Monday, September 11, 2006

More on Disney's highly selective PT911 marketing campaign

(updated below)

Alan Colmes is the co-host of one of the highest-rated television cable news shows in the country. He is also, according to Talkers Magazine, the sole host of one of the most listened-to radio talk shows in the country, with an audience in excess of 1 million listeners. He has access on a daily basis to millions of Americans who are interested in political matters.

If you were a publicist for that film trying to generate "buzz" for it, there are few people whom you'd rather have screen the film than Colmes -- assuming, that is, that you didn't have an agenda of trying to ensure that no Bush critics viewed the film. Following up on my post this weekend about the bizarrely selective marketing campaign for Path to 9/11, I asked Colmes this morning by e-mail if he received a screener of Path to 9/11. Here is what he said:

No, I did not receive an advance copy of the ABC show at any time.
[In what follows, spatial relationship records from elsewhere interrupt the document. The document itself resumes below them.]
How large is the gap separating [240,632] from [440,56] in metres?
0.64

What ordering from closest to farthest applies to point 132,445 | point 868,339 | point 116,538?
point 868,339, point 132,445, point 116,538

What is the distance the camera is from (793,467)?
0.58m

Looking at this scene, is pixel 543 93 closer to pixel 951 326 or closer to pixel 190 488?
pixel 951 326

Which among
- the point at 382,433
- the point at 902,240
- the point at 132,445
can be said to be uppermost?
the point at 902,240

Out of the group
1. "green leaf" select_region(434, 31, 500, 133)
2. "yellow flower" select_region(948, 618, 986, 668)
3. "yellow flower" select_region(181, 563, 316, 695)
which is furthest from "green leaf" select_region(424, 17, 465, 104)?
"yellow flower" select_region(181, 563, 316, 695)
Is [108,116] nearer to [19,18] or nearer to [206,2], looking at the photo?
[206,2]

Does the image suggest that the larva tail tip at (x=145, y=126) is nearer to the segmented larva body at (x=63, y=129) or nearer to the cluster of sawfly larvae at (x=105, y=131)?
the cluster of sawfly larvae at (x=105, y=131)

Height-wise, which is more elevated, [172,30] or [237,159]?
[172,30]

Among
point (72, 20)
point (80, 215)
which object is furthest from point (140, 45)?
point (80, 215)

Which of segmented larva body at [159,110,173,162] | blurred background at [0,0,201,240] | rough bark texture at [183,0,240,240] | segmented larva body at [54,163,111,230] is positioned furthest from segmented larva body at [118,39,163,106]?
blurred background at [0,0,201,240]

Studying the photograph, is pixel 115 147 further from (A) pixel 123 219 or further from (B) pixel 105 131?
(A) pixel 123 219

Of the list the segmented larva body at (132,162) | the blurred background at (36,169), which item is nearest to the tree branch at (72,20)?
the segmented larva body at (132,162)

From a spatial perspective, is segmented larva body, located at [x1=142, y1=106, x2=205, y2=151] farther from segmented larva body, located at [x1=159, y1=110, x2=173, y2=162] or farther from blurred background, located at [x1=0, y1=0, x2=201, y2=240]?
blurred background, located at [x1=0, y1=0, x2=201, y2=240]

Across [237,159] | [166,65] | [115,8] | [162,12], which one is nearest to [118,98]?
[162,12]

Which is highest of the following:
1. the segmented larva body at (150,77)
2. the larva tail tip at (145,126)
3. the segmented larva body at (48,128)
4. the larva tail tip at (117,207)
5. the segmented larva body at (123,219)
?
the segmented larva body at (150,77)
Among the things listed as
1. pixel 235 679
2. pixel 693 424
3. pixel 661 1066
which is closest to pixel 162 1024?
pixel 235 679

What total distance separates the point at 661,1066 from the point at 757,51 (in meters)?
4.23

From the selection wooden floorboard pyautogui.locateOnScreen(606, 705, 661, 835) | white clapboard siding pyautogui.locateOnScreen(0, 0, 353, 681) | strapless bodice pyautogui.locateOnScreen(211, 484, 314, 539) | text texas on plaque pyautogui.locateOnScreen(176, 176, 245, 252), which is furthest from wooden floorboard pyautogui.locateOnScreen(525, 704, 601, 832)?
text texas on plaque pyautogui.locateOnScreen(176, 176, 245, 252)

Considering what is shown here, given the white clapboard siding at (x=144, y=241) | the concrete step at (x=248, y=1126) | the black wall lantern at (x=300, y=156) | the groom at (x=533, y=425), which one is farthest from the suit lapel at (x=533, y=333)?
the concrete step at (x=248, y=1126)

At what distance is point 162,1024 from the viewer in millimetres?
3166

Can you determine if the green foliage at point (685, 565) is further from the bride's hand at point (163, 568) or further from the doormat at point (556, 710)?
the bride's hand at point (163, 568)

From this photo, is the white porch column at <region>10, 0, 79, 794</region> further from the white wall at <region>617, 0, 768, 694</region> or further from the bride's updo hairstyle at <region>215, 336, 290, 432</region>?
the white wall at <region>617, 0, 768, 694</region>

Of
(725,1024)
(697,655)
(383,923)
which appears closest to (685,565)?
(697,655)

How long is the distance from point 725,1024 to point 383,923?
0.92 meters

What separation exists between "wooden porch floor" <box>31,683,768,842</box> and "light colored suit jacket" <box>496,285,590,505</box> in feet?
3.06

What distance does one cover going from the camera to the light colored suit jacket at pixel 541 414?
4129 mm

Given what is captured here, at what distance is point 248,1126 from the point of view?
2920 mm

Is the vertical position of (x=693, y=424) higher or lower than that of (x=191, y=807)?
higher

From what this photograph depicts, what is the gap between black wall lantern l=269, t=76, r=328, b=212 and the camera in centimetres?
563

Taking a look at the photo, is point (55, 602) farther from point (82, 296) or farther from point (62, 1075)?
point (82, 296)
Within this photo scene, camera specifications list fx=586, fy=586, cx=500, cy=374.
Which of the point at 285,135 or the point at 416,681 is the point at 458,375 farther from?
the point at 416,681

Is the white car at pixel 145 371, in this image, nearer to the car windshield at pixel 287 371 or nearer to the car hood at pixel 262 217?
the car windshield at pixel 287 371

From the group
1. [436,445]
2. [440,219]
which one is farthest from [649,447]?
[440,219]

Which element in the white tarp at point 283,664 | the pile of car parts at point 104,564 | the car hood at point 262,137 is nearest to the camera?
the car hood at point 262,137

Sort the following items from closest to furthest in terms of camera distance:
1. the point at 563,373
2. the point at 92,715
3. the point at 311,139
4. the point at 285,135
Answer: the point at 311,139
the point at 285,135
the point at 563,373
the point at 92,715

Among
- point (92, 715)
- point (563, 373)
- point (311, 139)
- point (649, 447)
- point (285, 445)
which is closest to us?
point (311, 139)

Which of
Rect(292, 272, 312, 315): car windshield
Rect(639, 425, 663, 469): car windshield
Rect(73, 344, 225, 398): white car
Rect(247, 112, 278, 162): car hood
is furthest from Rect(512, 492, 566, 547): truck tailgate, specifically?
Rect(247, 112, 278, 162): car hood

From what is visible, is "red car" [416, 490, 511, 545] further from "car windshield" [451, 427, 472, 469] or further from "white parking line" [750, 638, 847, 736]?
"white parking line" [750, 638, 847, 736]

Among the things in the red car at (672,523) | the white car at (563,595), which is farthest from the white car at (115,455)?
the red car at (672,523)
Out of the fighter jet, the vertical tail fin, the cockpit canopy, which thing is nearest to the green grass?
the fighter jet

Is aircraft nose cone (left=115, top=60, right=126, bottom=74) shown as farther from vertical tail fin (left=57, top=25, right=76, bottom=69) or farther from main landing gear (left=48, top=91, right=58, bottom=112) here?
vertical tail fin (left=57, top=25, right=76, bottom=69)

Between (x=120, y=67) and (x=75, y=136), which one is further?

What an odd oversight. Hugh Hewitt (who has no television show and whose radio audience is smaller than Colmes') received a copy, as he has been reminding us on a daily basis for that last two weeks. Even Bill Handel, a local radio host (who coincidentally happens to be a worshipful supporter of the Bush "war on terror" at a neoconservative radio station) who did not even request a copy and evinced no interest in viewing it, nonetheless recieved a screener. Yet Colmes did not. I wonder what accounts for that discrepancy. What possible marketing strategy might explain that?

According to Talkers, Air America's Randi Rhodes has roughly the same audience size as Colmes for her radio show, which is also more than Hewitt's. Did Rhodes get a screener? Why would Disney send screeners to Hugh Hewitt and even Bill Handel but not Alan Colmes?

UPDATE: John Amato confirms that Air America's Al Franken also received nothing from ABC. Additionally, Amato -- who has one of the largest political blogs on the Internet -- attempted to have a screener sent to him but was continuously given the run-around and never received one, just as was the case for other large liberal blogs.